VirtuMedix, for its part, announced that walk-in-clinic Doc-Aid will be using the VirtuMedix platform to enable Doc-Aid physicians to conduct telemedicine visits with patients via computers, smartphones or tablets.

“We understand the importance of convenience and accessibility for our patients,” said Doc-Aid Chief Medical Officer Monica Saenz, MD. She said the cloud-based platform extends doctors’ reach into patient homes and workplaces, or while they’re travelling.

“We believe that our patients will find great value in this service,” she said.

The idea is that if patients consider telehealth attractive to use, they will continue seeking care there. And that, in turn, is valuable to providers — which is the direction that American Well is steering with its new AW8.

American Well CEO Roy Schoenberg told mHealth News that AW8 can “put telehealth in the physician’s pocket,” including services spanning the gamut from billing and collecting to e-prescribing, scheduling, real-time collaboration and video visits.

And what of Telehealth 2.0, a term that has been bandied about it in the past if not exactly settled upon?
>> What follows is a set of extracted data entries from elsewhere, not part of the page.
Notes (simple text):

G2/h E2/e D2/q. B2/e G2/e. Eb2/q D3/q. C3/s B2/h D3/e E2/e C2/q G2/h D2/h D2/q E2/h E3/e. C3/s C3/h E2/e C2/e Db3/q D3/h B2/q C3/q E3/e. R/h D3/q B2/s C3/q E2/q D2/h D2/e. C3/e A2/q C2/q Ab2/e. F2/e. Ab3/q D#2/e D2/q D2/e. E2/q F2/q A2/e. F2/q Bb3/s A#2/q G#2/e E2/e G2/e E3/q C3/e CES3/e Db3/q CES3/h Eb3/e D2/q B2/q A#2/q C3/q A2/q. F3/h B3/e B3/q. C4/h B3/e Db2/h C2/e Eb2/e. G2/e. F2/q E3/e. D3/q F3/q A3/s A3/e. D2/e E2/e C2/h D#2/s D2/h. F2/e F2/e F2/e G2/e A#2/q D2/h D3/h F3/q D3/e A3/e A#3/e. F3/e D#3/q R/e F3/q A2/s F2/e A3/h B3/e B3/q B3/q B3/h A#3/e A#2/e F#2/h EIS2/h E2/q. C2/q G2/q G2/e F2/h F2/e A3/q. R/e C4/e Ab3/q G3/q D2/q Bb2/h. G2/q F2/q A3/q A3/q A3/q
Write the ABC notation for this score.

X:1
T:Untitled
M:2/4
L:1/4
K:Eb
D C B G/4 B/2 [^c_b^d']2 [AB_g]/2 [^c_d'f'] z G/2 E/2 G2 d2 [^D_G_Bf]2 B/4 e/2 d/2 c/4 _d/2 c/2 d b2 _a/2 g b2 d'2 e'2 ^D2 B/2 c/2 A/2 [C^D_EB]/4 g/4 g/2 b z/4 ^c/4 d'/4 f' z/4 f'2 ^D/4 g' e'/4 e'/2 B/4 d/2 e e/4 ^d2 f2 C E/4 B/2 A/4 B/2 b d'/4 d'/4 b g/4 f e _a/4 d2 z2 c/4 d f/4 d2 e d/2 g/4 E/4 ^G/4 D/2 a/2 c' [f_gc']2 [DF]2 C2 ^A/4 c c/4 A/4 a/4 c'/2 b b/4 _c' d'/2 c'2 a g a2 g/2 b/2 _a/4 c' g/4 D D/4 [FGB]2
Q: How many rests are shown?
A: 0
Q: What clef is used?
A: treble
Certainly it should improve the lives of both patients and physicians. Schoenberg sees that happening with mobile platforms that equip doctors for long-term relationships with patients that bolster continued care management. Derricskon, on the other hand, pointed to the lower costs of treating ER and urgent care patients virtually, rather than in-house.

Cost is among but not the only reason Derrickson said Carena and its customers are working to prepare the virtual clinic for “all aspects of care delivery” in value-based reimbursement models.

"The technology has to envelop you,” Schoenberg said. “The whole machinery of a physician's practice has to reside on the smartphone."